APRA agrees that, as a general principle, the requirements of boards set out in prudential standards should be aligned to board obligations under CPS 220 where appropriate and that duplication should be avoided. APRA will review the extent of responsibilities placed on boards in the areas identified in relation to risk management, to determine whether there are opportunities for greater reliance on CPS 220 without compromising the soundness of the prudential framework.
Some submissions suggested it is often unclear across APRA’s prudential standards when a board is able to delegate a matter to a board committee or management. It was suggested that APRA provide further clarity in this regard.
APRA has previously noted that where a board is assigned a specific responsibility under a prudential standard, the board is not able to delegate its responsibility for ensuring that matter is adequately addressed. The process followed, and the advice, input and support needed by the board to meet these responsibilities, remain a matter for the board to determine. If the board has been assigned specific responsibility for the matter in APRA’s prudential standard then, even after a board has referred certain functions to management, the board retains the responsibility to satisfy itself that the matter has been properly addressed.
The review process
Given the wide reach of this review, APRA will review the prudential framework over time and make amendments to prudential standards as opportunities arise. APRA anticipates that planned reviews will result in a reasonable proportion of the ADI, general insurance and life insurance prudential standards (that contain relevant board requirements) being reviewed over the next three years or so.

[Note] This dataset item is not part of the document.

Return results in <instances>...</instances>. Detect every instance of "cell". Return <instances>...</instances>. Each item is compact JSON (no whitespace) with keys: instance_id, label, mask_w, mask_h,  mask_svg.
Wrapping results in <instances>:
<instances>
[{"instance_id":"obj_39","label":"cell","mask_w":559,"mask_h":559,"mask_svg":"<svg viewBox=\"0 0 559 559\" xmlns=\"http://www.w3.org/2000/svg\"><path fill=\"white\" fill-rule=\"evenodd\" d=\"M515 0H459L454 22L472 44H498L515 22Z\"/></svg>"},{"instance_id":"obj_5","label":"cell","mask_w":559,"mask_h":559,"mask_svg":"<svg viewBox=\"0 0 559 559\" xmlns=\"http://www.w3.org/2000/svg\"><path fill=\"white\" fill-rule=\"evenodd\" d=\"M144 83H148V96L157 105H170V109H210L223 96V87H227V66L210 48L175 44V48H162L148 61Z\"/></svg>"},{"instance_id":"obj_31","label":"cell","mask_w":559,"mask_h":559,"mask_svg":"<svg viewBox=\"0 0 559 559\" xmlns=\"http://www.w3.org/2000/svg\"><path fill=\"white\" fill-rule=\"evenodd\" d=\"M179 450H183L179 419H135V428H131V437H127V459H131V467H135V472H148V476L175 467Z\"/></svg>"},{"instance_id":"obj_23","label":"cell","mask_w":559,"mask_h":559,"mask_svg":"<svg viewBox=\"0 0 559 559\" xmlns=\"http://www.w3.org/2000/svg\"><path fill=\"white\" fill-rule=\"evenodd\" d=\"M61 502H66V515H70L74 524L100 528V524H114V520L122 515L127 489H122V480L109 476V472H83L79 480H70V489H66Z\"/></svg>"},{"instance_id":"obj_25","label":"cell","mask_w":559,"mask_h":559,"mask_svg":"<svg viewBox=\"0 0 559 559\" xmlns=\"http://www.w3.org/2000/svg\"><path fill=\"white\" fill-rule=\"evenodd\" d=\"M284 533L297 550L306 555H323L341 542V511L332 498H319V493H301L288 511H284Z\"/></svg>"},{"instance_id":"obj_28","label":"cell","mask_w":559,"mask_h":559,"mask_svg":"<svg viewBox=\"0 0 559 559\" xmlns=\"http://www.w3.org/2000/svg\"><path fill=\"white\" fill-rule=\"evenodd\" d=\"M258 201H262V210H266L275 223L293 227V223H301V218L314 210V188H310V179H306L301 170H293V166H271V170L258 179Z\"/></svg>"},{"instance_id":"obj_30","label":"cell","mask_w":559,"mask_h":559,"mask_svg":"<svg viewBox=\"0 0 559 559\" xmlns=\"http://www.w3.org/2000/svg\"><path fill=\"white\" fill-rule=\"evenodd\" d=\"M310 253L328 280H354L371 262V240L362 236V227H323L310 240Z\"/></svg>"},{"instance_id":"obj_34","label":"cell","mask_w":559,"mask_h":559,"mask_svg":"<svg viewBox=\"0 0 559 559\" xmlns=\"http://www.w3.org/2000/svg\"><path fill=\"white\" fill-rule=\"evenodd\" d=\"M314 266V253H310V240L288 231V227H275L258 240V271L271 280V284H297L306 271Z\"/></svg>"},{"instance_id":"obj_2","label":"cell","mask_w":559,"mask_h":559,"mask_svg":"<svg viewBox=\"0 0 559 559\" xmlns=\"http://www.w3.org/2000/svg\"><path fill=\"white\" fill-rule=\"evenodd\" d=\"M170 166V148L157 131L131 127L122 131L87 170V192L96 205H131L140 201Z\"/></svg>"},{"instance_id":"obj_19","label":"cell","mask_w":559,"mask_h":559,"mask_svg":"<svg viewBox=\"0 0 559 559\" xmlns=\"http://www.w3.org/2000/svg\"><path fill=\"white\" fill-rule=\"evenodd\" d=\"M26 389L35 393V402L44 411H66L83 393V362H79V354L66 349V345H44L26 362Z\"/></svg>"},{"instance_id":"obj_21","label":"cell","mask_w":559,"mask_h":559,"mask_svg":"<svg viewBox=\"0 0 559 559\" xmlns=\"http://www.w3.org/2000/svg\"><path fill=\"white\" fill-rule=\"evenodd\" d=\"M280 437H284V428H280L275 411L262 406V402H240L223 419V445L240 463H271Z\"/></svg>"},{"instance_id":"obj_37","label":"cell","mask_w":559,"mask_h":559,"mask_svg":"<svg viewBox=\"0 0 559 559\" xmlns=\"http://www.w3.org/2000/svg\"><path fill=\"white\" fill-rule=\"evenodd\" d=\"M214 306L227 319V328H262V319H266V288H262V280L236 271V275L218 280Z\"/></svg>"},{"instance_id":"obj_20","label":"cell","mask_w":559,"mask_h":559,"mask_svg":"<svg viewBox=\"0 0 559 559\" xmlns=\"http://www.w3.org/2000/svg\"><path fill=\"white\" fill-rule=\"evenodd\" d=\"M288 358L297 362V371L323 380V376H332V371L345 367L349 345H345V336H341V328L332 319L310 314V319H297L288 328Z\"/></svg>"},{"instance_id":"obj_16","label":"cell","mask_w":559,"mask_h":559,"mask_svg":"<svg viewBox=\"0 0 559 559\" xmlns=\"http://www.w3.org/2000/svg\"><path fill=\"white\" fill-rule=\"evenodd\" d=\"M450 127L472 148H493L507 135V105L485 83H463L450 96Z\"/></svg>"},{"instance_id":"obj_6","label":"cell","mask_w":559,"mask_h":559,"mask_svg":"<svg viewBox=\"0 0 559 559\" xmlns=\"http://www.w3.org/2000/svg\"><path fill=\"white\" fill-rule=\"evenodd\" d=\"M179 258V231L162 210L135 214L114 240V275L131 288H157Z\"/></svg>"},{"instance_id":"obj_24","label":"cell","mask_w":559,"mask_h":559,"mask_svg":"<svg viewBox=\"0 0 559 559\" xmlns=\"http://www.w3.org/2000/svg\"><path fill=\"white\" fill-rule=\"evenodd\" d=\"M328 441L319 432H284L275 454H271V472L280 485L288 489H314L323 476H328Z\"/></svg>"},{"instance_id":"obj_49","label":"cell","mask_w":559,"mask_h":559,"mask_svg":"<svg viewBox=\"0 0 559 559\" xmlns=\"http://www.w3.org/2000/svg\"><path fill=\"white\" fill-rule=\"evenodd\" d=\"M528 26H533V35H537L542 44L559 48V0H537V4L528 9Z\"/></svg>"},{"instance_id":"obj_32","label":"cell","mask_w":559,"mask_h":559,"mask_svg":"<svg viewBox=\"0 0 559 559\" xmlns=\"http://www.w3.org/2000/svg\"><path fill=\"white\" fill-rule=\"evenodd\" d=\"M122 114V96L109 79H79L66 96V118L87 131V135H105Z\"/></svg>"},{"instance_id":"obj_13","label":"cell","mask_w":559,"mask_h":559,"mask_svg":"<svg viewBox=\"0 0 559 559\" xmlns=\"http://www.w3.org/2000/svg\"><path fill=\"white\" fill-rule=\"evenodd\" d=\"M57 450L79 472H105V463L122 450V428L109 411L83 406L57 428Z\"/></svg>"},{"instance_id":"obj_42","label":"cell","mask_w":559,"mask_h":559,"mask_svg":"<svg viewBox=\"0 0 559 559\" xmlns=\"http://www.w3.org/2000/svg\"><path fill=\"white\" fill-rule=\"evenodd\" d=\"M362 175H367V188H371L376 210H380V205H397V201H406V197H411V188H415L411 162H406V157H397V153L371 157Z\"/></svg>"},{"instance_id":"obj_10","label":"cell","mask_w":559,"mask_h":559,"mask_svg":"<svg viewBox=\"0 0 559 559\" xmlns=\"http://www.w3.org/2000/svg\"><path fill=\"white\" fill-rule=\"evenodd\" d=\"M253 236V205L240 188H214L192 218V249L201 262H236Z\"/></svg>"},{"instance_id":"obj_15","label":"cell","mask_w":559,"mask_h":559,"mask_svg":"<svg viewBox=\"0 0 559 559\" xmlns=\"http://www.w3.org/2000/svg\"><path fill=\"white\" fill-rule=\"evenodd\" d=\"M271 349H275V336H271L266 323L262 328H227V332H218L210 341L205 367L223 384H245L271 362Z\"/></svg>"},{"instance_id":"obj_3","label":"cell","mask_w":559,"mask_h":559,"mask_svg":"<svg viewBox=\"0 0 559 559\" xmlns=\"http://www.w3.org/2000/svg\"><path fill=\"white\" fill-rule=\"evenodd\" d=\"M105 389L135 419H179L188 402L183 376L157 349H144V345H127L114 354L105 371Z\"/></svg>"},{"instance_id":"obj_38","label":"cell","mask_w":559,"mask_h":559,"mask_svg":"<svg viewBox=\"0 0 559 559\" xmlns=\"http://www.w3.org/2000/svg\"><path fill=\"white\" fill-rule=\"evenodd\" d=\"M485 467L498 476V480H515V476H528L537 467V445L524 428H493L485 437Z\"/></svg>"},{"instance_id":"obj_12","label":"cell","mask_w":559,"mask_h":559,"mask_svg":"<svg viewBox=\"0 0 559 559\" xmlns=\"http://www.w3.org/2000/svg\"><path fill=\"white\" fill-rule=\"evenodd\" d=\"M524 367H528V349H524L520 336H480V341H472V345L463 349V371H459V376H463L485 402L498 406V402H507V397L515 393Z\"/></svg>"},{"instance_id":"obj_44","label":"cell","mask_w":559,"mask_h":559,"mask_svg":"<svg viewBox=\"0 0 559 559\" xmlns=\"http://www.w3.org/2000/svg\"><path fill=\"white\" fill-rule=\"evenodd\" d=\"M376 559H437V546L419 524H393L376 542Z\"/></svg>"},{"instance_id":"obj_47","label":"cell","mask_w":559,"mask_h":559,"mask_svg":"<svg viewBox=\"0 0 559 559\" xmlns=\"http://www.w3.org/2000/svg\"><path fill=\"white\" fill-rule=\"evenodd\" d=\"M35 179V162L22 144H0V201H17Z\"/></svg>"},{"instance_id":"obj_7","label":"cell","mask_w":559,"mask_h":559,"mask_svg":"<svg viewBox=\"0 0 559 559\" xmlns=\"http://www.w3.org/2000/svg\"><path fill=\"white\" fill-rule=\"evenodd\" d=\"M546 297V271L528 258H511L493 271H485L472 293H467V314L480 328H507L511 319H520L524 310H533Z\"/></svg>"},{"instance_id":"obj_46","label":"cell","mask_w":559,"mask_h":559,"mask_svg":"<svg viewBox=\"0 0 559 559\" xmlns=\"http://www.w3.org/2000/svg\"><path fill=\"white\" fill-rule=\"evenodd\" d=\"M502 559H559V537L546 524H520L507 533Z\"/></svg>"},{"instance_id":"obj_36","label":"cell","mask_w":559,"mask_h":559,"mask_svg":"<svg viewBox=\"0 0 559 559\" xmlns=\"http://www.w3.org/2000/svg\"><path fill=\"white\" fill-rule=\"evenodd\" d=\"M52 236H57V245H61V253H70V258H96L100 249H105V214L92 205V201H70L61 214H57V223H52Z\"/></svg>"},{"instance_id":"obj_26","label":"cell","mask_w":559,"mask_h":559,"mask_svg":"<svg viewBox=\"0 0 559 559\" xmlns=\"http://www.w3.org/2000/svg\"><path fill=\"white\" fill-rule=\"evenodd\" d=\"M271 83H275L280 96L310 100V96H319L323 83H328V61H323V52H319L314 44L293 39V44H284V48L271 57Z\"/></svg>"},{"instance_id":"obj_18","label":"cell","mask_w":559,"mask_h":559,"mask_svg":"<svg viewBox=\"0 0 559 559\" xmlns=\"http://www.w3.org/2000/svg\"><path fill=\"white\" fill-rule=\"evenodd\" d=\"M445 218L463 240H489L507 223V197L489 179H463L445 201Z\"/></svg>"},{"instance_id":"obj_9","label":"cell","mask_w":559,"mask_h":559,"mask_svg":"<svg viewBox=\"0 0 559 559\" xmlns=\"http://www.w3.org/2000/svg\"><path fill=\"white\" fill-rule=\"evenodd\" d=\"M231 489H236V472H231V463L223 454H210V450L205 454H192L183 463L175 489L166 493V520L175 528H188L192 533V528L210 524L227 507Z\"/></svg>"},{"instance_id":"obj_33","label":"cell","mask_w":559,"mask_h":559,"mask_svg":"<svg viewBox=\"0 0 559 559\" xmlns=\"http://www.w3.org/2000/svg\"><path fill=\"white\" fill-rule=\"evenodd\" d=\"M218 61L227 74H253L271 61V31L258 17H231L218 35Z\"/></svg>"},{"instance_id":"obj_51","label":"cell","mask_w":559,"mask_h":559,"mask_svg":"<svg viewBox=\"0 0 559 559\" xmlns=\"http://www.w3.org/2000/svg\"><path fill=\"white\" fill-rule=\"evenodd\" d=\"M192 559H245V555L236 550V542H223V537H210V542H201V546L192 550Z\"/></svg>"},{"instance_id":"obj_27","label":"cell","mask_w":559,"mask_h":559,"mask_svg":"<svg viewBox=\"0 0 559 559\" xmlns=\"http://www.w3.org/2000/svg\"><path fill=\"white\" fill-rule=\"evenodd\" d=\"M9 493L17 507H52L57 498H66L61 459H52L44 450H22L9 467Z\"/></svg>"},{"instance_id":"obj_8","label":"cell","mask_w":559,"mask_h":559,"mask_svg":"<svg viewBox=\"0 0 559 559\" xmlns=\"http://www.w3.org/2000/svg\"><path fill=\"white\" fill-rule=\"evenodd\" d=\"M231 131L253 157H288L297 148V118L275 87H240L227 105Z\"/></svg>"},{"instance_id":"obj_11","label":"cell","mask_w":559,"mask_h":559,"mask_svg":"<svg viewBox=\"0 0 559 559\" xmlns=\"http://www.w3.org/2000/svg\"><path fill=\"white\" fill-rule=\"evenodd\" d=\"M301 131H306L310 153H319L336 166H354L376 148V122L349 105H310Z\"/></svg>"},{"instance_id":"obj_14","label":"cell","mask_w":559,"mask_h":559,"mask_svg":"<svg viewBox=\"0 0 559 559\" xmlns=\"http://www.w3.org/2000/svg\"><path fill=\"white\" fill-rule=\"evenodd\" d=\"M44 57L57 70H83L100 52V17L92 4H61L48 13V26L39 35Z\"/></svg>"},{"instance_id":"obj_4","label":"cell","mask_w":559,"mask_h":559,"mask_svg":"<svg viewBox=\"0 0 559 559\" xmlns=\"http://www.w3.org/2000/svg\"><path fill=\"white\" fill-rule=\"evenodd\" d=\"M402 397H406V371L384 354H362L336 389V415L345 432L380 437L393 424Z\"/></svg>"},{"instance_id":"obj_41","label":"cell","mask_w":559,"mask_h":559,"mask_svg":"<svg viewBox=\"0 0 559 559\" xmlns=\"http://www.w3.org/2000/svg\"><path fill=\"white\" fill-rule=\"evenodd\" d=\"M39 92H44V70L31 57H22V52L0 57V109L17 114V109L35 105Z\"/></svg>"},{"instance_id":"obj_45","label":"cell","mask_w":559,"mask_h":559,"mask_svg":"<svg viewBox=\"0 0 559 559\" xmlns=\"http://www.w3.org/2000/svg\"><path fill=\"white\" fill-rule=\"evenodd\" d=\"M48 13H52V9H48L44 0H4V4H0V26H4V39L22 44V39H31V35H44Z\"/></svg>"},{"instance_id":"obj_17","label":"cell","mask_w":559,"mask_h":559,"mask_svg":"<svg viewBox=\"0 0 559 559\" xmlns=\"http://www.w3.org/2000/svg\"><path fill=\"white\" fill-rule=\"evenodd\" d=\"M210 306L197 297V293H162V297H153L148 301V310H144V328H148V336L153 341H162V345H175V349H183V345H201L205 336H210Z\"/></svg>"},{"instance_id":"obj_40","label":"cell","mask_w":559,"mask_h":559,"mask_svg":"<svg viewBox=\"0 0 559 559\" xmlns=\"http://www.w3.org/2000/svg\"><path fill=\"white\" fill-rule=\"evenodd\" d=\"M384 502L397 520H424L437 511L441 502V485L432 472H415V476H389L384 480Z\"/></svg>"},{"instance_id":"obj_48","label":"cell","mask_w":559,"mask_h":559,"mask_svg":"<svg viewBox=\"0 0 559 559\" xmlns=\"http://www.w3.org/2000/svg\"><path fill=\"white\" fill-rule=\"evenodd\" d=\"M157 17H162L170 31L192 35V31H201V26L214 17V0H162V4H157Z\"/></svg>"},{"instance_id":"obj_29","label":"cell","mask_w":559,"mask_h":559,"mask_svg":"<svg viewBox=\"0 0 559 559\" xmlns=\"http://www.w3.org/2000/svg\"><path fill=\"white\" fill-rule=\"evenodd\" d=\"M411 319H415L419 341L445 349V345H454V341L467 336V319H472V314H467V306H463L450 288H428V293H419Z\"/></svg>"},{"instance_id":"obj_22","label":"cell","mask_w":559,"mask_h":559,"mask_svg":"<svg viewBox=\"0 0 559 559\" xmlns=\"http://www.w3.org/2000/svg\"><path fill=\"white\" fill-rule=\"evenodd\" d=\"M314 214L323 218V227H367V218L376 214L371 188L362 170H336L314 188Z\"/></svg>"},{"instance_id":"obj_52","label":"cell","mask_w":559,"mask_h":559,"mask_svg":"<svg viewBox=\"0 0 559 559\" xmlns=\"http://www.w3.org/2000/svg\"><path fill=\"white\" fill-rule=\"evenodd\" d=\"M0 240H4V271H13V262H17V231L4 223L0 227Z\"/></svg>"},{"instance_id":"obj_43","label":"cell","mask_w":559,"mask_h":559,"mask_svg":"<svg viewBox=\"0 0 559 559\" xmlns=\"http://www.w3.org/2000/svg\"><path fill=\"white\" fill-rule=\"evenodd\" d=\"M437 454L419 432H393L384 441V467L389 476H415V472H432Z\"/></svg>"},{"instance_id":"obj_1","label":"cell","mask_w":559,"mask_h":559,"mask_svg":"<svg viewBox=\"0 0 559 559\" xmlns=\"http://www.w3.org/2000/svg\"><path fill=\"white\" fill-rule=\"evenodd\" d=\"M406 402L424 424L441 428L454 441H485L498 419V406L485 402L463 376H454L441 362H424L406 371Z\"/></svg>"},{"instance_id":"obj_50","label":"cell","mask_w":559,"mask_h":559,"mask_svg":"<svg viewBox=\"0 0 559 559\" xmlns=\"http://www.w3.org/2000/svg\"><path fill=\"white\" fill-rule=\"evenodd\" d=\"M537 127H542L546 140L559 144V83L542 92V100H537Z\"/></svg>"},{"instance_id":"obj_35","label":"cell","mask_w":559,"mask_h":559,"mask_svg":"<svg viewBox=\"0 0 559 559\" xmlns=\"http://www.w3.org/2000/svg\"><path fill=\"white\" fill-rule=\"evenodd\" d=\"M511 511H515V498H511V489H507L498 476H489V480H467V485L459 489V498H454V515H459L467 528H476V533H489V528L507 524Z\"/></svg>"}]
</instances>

Submissions suggested a large number of specific changes to board requirements across a number of prudential standards. APRA appreciates the time and effort taken to provide this feedback. The specific issues have been captured and will be considered as part of the review process referred to above. Further opportunities to provide feedback will be available through subsequent consultations on any changes to prudential standards.
APRA will also apply the general drafting considerations noted in this letter as it reviews other materials in future. Although all submissions received through this consultation referred exclusively to prudential standards, the drafting considerations noted in this letter would apply equally to APRA’s guidance materials.
APRA thanks the industry respondents who have engaged with the consultation process to date. APRA intends to apply the general drafting principles noted in this letter as opportunities arise for APRA to make amendments to the existing suite of prudential standards and supporting guidance materials.
Entities are encouraged to speak to their responsible supervisor should they have any questions regarding APRA’s expectations of the board. APRA looks forward to ongoing engagement with industry as it seeks to ensure its prudential framework is robust, effective, and clearly communicated.
Executive General Manager
Policy and Advice
1 The letter is available here.
2 The definitions standards include Prudential Standard APS 001 Definitions, Prudential Standard GPS 001 Definitions, and Prudential Standard LPS 001 Definitions.